Le Singapore Sling est un cocktail à base de gin, de cointreau et de jus d’ananas. Mais c’est aussi un film expérimental racontant un huis-clos erotico-slasher entre une mère et sa fille. Tous les deux sont donc a) difficile à avaler et b) assez rapidement soûlants. Concernant le cocktail, la solution est simple : virer les ingrédients inutiles et garder le gin. Pour le film, c’est autre chose : il n’y  pas grand-chose à garder, si ce n’est la référence à Preminger et on se contentera donc de regarder le film en accéléré (1.5 fois voire 2 fois plus vite) , un gros verre de gin à la main. Voire une bouteille. Dans ce film visiblement culte pour les fans de Nikos Nikolaidis -  que je ne connais ni ne juge ici – on découvre une mère et sa fille, enfermée dans une grande demeure remplie de déco mi-taxidermiste, mi-Louis XVI, avec des fanfreluches qui se mêlent aux peaux de bêtes et des candélabres qui luttent avec des cornes de cerfs. Intrigant. S’y trouvent aussi un certains nombres d’objets contondants zet phalliques qui seront nos guides dans cette épopée du plaisir féminin ( ??) entre inceste, nécrophilie,  abus de mâles en détresse et jeux de rôles hasardeux.  La référence à Laura d’Otto Preminger est un parti pris : une pauvre Laura assassinée, dont on tombe amoureux du portrait avant de succomber à une femme fatale qui lui ressemble et qui est elle (ou pas, suspensme !). Cette enquête mène un pauvre homme à la porte des deux gorgones qui le capturent fissa et en font leur nouveau joujou. La quête est entrecoupée de scène de jeux érotiques entre la mère et la fille (ou Laura, on ne sait pas trop), dont une scène de masturbation au kiwi qui ferait douter même les vegans qui aiment très fort les légumes. En accéléré, c’est supportable, et même parfois drôle. Sinon, on baille un peu et on reprendra un gin sec, s’il vous plaît bien.

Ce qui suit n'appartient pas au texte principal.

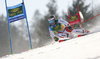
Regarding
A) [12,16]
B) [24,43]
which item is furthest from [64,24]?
[24,43]

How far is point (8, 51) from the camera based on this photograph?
3016 centimetres

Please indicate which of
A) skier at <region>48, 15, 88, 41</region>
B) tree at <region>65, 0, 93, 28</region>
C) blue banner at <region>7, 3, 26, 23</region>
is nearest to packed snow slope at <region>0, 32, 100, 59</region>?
skier at <region>48, 15, 88, 41</region>

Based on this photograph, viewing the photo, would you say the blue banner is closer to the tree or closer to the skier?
the skier

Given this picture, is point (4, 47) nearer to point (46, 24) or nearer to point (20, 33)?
point (20, 33)

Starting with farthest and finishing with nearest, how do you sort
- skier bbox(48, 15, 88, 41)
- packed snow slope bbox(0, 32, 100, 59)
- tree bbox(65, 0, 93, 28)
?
tree bbox(65, 0, 93, 28)
skier bbox(48, 15, 88, 41)
packed snow slope bbox(0, 32, 100, 59)

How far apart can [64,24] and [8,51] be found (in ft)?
77.9

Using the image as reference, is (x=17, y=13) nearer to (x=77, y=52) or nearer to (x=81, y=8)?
(x=77, y=52)

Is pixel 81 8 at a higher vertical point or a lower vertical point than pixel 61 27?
higher

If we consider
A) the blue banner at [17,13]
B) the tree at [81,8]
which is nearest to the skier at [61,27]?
the blue banner at [17,13]

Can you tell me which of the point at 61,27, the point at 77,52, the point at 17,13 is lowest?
the point at 61,27

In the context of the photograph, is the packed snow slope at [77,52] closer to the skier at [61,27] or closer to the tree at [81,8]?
the skier at [61,27]

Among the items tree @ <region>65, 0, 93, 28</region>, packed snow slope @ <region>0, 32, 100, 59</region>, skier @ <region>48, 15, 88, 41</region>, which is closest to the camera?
packed snow slope @ <region>0, 32, 100, 59</region>

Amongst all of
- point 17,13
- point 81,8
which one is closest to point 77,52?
point 17,13

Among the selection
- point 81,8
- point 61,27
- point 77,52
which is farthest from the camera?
point 81,8
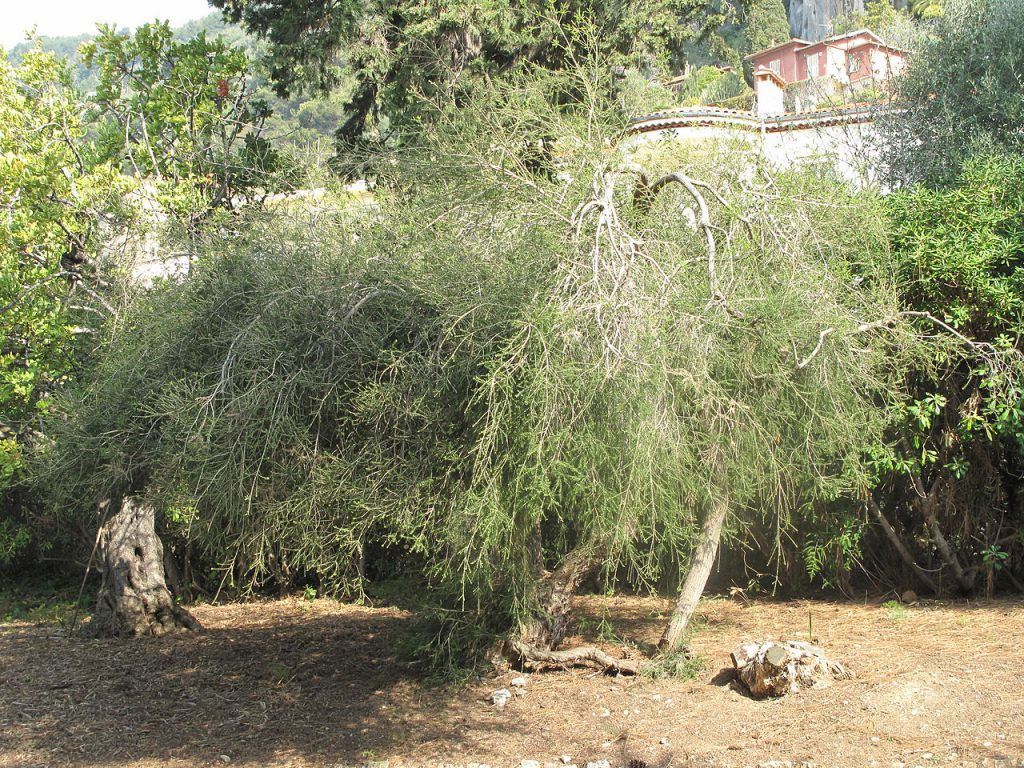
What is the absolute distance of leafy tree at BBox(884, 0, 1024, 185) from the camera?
28.9 ft

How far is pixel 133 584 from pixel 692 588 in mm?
4870

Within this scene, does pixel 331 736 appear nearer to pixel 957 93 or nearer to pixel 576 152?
pixel 576 152

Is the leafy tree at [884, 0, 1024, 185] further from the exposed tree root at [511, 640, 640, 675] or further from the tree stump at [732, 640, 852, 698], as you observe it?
the exposed tree root at [511, 640, 640, 675]

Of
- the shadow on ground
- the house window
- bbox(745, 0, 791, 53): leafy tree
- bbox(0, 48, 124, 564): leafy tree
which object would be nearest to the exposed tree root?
the shadow on ground

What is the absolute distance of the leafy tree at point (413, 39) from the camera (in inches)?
443

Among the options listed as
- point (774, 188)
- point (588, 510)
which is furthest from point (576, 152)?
point (588, 510)

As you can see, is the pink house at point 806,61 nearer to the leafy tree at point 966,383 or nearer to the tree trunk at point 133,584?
the leafy tree at point 966,383

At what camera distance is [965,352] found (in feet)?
22.7

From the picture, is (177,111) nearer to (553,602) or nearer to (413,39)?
(413,39)

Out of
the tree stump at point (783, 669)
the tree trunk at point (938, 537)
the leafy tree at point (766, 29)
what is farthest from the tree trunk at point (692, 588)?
the leafy tree at point (766, 29)

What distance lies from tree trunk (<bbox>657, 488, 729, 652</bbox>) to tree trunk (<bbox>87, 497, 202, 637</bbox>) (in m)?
4.41

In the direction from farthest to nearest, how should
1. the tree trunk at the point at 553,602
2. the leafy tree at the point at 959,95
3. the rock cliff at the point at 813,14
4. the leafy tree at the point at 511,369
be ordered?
the rock cliff at the point at 813,14 → the leafy tree at the point at 959,95 → the tree trunk at the point at 553,602 → the leafy tree at the point at 511,369

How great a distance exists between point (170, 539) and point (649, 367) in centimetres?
694

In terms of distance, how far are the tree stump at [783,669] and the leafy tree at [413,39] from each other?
7091 mm
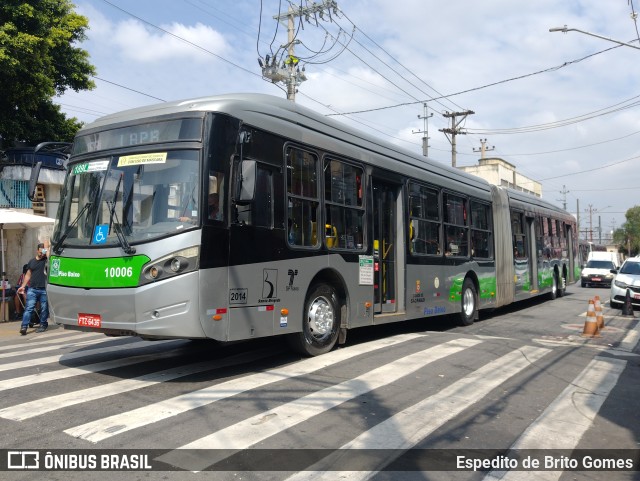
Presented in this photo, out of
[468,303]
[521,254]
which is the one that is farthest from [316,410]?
[521,254]

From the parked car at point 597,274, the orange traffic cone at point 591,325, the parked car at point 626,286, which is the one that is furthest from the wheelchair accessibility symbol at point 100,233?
the parked car at point 597,274

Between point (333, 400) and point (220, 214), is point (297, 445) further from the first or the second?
point (220, 214)

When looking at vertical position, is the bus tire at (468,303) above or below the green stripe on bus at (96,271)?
below

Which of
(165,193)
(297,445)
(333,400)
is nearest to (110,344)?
(165,193)

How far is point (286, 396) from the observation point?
587cm

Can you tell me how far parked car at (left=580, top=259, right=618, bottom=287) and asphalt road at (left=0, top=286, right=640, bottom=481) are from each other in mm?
25081

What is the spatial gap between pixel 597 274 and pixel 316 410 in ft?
102

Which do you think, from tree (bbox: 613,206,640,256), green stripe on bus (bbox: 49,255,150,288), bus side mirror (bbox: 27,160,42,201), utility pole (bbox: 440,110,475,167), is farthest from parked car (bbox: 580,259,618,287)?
tree (bbox: 613,206,640,256)

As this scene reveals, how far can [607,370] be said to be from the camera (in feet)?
25.8

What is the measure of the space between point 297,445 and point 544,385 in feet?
12.4

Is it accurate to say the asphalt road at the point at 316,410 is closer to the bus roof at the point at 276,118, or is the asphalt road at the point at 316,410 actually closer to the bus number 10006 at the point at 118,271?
the bus number 10006 at the point at 118,271

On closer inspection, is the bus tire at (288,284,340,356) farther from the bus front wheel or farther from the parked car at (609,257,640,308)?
the parked car at (609,257,640,308)

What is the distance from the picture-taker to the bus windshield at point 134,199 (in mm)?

Shock parle aussi de relation mère-fils, mais à un âge différent, et nous montre encore une fois qu’il vaudrait parfois mieux garder sa culotte quand on songe à procréer. On y voit une gentille famille recomposée s’installer en Italie, dans l’ancienne maison de Dora, la femme du couple, celle où elle a vu son feu mari et père de son petit Marco, mourir. Son nouveau mec est pilote et joue donc un peu les filles de l’air, haha. Il n’est pas souvent là, et qui dit grande maison isolée, femme seule et enfant HP, dit problème à l’horizon à base de malfaisance télépathique, de portes qui claquent et de zoom zinquiétants sur la figure du marmot diabolique. Car Marco est un peu chelou, genre autiste mais avec un monde intérieur qui fait peur. Entre ses mini figurines vaudou et ses paroles un peu blessantes (« j’t’aime pas  t’es pas ma mère »), on a bien envie de lui mettre une grosse fessée et au lit. Hélas, hélas et trois fois hélas : à une époque où les libres enfants de Summer Hill sont encore un gros fantasme dans les milieux pédagogiques, personne ne songe à corriger le chiard qui peut donc « développer son potentiel » (meurtrier) en toute liberté. Merci Céline Alvarez, en gros.

Singapore sling, Nikolaidis, 1990

Shock, Bava, 1977

mardi 11 octobre 2016

Ecran total

Cette semaine, un peu de flip à bas coût avec des lapins gothiques, des clowns psychotiques et un Edward Norton un poil excentrique.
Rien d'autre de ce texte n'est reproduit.